House of Holland: The Rijksmuseum, Amsterdam, The Netherlands, by Cruz y Ortiz
Beyond the art and architecture, the remodelling of the Rijksmuseum is underscored by how the Netherlands wants to present itself to the world
If museums are about storytelling and identity, about curating a collection of artefacts and works of art to construct a history, then Holland has recently been busy redefining how it wants to be seen by the world for the 21st century.

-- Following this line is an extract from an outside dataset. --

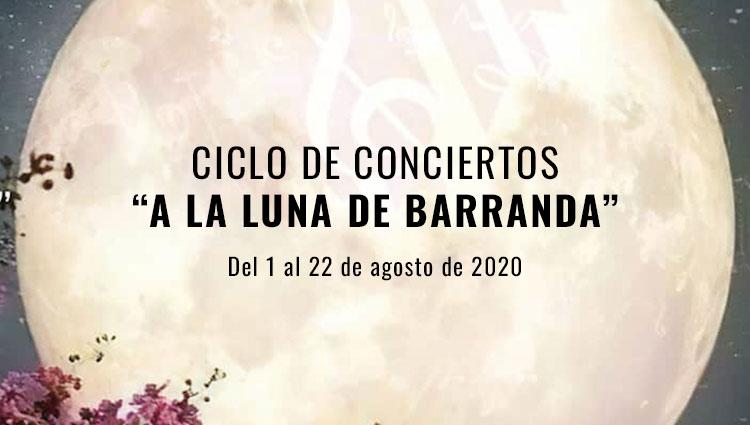 Sara Zamora | A la luna de Barranda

In 1999, landscape architect Sven-Ingvar Andersson replaced a busy road with a large open park and pond immediately to the south (then the rear) of the Rijksmuseum in Amsterdam. This has become the museumplein (museum square), around which two other nationally important museums sit: the Stedelijk museum of modern and contemporary art, and the van Gogh museum. The former of these re-opened last year after being upgraded and enlarged with an extension the appearance of an oversized sanitary fitting by Benthem Crouwel, and the latter − two buildings, one designed by Gerrit Rietveld (1973) and the other by Kisho Kurokawa (1999) − is itself on the point of re-opening after a six-month renovation.

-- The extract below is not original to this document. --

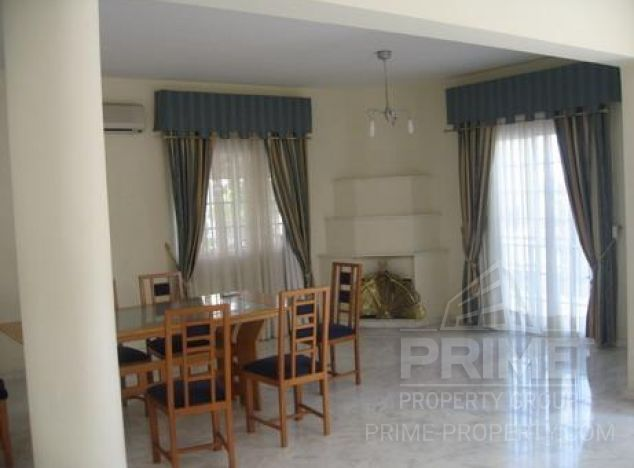 Cyprus property, Villa for sale ID:522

So with the recent unveiling of the re-oriented Rijksmuseum after a decade of renovation, the planners’ dream of a real museum quarter in Amsterdam is finally being realised. The importance of the Rijksmuseum to the Dutch was emphasised when two weeks after re-opening the national museum, on the eve of her abdication, Queen Beatrix held a gala dinner for the royalty of Europe not in the Royal Palace, but in the museum’s Gallery of Honour, among the great paintings of the Golden Age of the Dutch Republic.
This Gallery of Honour is the museum’s climax, in terms both of its layout and collection, and it understandably reinforces the idea that the museum celebrates the 17th-century Dutch Golden Age above all else. Resulting from Holland’s independence from Spain, the Golden Age still defines the country’s capital city, from its urban form, to its art, and architecture. Due to Amsterdam’s extensive global maritime trade and its humanist and tolerant Calvinist culture, a mercantile middle class emerged which governed the city. A group of these burghers forms the subject of Rembrandt’s The Night Watch, arguably the Golden Age’s most famous cultural product, painted in 1642 at the peak of its painter’s reputation. Originally commissioned as part of a large frieze for the civic guard building, it became the object around which Pierre Cuypers designed the Rijksmuseum and the only painting to retain its place after renovation. The subsequently named ‘Night Watch Room’, at the end of the Gallery of Honour, thus becomes the museum’s destination, like the Mona Lisa for the Louvre.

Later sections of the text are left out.